===== Page extract

Your daughter is jaundiced. Your daughter’s blood won’t clot. We’re sending your daughter to Brigham & Women’s because she might have a blood clotting disorder* and is very ill.

I’ve held my baby once. My husband follows the ambulance with Natalie in it into Boston. I’m checking myself out of the hospital two days after having a c-section to go in as well. My mother has to drive because I haven’t been cleared after surgery to drive yet.

I’m a germaphobe. Now I’m in a hospital 18 hours out of the day with my child, going home only to sleep for a couple hours and shower. Test after test after test on my daughter. My mother and my husband are the only people I talk to other than nurses and doctors. The three of us are together non-stop day in, day out.

I go home every night without my baby and go into her nursery and wonder if she will ever see it.

She’s in liver failure.

Hepatologists from Boston Children’s come across the bridge to Brigham & Women’s. She might have neonatal hemachromatosis.* Blood transfusions. Her liver can regenerate itself. We don’t want her to have a brain bleed. IVIG treatments.

Nothing works. She needs to be put on the transplant list.

My beautiful girl has wires all over her and is being poked and prodded constantly. The noises in the NICU never stop. Alarms always going off. They don’t have diapers that fit her because she is 9 lbs 3.5 oz and they have never had such a big baby in the NICU before.

I get to hold her once in Brigham & Women’s. Then it’s back to the isolette.

It’s getting worse.  Her liver numbers are not going in the right direction.

She has been alive 4 days. She’s being transferred to Boston Children’s. We walk across the bridge with her.

Somewhere in this timeline my milk comes in. I’m not allowed to breastfeed her. It’s  excrutiating, even moreso because I don’t have my baby with me. Instead, I go home at night and put cabbage leaves on my breasts to help with the pain.

We meet with the transplant team. Transplant coordinator. Surgeon. Financial counselor. Nurses. Pharmacist. Social worker. I cry because she won’t be able to swim in lakes, or eat sushi or unpasteurized cheese, not fully grasping the magnitude of what is going on or believing it’s really happening.

She’s put on the transplant list.

I’ve never been religious. Now I make deals with God and the universe to let her live. I make deals with myself. We go to the chapel in the hospital. We go to church. There are people as far away as Vietnam praying for her.

My husband gets tested to be a living donor. He’s a match. He has to confirm that he hasn’t been coerced into giving part of his liver to his daughter as part of his evaluation.

A central line is put in my baby’s tiny neck so they can take blood.

She’s 7 days old. They schedule her surgery for day 12. My husband will give her part of his liver. If she doesn’t have a brain bleed before then.

Day 8. I get to change her diaper for the first time. I wonder if I will ever get to do it again. I long to change diapers.

Day 9. We get to hold her most of the day. It’s Father’s Day but I won’t relinquish her the majority of the time to my husband. I read her Charlotte’s Web. My friend visits and gives us a Mary figurine. We go home and pray.

Day 10. My mother sits with Natalie while we meet with the pharmacist to go over the drug regime she will have to be on after her surgery. We come out and my mother tells me the surgeon was looking for us. The nurses are bustling.

There is a whole liver from a deceased donor. It’s coming tonight. She’s going into surgery.

==========
===== Listed entries

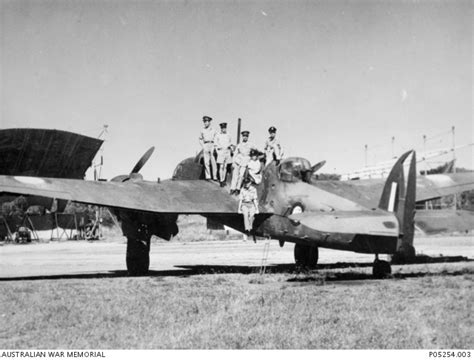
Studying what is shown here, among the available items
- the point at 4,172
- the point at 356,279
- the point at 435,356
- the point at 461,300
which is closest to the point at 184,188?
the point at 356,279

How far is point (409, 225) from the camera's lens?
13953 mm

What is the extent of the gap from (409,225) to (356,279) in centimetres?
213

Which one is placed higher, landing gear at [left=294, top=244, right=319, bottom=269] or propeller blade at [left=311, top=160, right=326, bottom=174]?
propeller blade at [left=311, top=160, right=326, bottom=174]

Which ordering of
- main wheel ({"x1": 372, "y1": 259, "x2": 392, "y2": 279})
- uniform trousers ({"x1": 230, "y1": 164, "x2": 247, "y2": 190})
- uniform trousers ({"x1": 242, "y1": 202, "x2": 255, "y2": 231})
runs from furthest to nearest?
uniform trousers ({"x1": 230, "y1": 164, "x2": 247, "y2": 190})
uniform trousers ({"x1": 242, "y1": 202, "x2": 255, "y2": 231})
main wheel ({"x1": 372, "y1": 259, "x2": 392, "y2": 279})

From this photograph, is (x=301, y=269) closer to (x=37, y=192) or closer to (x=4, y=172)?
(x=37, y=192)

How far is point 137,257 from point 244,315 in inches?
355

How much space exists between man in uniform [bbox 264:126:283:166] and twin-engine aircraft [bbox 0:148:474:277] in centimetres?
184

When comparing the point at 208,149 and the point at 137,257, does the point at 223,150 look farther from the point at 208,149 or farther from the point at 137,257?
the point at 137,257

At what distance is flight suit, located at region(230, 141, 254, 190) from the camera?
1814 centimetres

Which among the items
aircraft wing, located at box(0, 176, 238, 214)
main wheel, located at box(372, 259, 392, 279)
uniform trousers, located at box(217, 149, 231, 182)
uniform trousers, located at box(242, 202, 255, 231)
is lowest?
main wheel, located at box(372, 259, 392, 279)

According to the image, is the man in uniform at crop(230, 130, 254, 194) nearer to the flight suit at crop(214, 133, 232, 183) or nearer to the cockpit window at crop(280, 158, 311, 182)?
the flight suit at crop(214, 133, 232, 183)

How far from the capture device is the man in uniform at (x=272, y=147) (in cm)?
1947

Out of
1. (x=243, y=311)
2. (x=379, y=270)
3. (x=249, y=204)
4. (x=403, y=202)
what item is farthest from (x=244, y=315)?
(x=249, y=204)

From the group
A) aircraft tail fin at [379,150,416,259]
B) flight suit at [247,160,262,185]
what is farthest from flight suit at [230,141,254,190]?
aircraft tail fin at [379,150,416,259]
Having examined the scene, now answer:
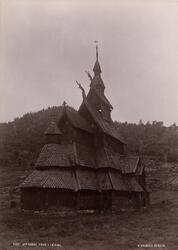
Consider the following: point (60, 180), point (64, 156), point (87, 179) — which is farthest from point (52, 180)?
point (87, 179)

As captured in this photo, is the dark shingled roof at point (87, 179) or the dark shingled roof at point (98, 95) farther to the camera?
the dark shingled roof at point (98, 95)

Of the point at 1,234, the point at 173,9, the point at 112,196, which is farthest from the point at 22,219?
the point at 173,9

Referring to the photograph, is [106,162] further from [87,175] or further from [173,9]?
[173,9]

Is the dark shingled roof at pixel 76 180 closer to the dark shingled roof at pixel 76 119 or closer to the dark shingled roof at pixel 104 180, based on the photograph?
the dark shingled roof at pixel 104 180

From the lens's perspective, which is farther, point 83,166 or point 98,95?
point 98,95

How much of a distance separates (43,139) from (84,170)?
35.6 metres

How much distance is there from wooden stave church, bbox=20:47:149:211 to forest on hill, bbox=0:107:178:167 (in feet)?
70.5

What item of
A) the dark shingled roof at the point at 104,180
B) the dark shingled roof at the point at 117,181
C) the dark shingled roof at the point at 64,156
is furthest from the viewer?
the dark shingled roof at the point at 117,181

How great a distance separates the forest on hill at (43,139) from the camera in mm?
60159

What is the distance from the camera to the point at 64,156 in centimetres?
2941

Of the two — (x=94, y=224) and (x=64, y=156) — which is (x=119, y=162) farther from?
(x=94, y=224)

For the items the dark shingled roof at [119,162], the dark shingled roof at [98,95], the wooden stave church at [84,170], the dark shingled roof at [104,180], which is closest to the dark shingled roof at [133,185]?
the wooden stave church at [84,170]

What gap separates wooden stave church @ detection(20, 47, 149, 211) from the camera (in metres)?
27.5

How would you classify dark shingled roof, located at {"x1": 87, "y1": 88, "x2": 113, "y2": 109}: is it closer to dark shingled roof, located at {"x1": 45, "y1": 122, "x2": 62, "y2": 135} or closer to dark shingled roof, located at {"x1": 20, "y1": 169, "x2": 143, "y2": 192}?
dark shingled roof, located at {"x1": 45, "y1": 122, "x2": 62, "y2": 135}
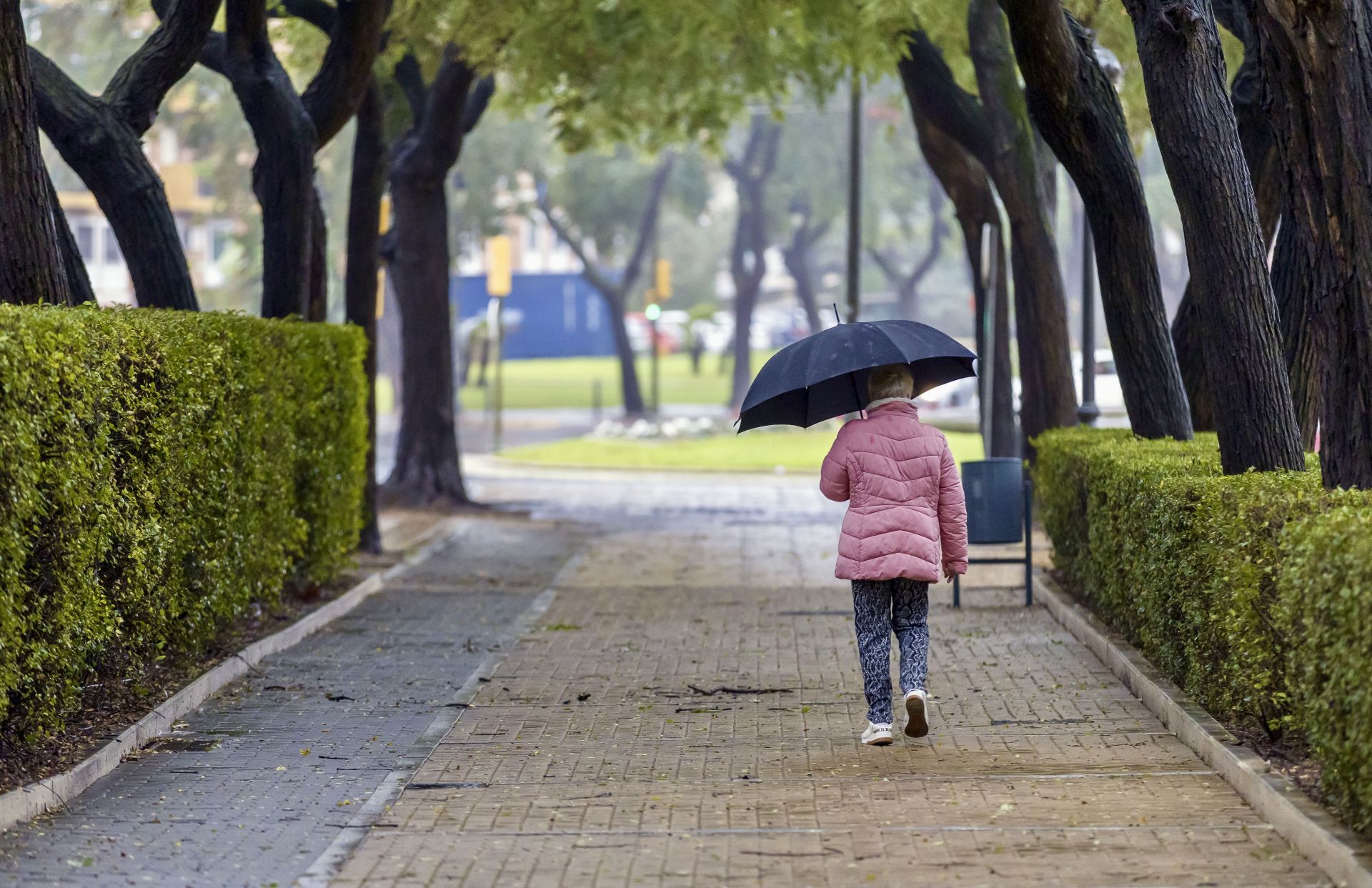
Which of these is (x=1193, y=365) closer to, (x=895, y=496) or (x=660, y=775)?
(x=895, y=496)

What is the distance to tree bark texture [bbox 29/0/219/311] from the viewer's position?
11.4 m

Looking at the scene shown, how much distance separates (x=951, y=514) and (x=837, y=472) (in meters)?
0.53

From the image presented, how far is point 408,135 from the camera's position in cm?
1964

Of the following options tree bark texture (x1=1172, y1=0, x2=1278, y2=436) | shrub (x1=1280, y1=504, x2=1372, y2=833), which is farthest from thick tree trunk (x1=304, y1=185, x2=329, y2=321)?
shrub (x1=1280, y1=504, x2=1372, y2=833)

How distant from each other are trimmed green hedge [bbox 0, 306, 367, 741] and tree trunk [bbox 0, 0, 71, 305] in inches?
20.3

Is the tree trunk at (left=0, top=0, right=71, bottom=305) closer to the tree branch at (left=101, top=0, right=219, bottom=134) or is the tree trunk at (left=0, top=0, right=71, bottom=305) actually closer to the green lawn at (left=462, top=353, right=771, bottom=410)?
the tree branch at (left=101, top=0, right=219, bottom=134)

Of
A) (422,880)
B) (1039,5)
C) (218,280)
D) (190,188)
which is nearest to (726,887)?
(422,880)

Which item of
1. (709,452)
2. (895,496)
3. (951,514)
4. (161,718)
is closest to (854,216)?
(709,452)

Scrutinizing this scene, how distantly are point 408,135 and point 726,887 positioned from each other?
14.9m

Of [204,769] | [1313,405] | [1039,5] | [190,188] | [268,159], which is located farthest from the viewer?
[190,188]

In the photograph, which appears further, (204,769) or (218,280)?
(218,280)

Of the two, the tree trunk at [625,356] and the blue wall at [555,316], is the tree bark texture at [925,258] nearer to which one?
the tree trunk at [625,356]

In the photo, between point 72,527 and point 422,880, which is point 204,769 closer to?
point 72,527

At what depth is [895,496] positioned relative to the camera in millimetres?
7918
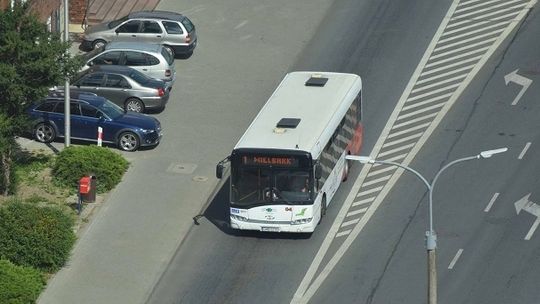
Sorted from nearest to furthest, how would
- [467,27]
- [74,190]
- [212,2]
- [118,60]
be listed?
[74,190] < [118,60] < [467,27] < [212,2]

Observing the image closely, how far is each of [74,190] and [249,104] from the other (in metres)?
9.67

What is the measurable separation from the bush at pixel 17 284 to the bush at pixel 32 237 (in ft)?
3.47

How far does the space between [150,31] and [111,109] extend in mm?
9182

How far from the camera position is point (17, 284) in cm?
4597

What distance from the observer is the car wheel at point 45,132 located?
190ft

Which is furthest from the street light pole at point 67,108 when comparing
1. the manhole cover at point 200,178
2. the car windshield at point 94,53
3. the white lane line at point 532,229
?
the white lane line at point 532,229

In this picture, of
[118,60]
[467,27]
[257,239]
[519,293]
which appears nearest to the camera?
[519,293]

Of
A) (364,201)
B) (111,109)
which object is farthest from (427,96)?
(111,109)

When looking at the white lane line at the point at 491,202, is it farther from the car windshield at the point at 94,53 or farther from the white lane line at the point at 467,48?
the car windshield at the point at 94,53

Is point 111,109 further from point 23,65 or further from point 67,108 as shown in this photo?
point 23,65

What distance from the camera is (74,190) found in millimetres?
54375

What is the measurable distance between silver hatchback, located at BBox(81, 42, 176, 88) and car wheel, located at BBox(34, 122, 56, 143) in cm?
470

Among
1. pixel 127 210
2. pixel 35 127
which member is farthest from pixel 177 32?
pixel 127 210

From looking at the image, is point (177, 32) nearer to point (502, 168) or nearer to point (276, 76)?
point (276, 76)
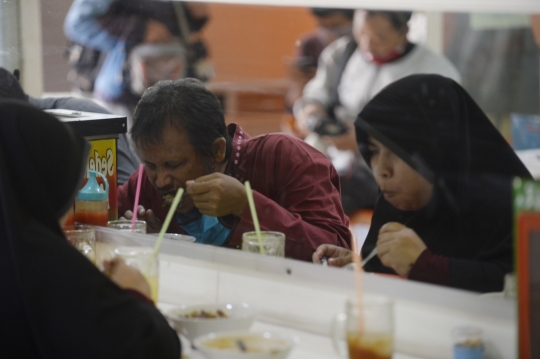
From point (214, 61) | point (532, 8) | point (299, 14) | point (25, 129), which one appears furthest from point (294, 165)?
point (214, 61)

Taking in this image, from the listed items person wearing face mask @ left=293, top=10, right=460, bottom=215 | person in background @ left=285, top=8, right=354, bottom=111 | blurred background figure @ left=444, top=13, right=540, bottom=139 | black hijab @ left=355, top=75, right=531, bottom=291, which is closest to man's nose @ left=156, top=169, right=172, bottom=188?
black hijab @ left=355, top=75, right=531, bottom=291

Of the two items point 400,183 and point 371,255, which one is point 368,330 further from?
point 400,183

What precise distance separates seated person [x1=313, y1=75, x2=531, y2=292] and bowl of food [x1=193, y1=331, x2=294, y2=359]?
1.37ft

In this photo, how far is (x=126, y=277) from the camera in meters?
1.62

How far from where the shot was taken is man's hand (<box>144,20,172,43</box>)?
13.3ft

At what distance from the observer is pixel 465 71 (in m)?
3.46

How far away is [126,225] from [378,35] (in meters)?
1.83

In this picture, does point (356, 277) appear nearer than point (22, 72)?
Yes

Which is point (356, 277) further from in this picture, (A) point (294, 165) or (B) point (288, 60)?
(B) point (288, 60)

==========

» About this task
Pick up the account of the newborn daughter's liver failure and transplant where it stops, and write what happens next.

» Answer section
We say goodbye to her. The anesthesiologist tells me: “She is my daughter tonight.”

We have dinner. We wait. The surgery starts at 11. My husband sleeps a few hours in one of the family rooms at Children’s. My mother and I are awake until 4 am on couches in the waiting room when the call comes.

It was a success.

It was a success.





We see her a few hours after the surgery is complete.

She is pink, not olive. I didn’t realize until now that she had fair skin. She is covered in wires and tubes and bandages. Her incision is still open because her body is too tiny for the liver still. They pump her with fluids to try to stretch out her skin. It takes two more surgeries before they can close it all the way.

And then…

She heals. She is healthy. She doesn’t reject her liver. She has very few complications. She meets or exceeds all her first year milestones. She walks, she talks (a lot). She argues. She plays with the cats. She goes to preschool. She takes dance classes. She is a rock star. She is the love of my life.

She is 4.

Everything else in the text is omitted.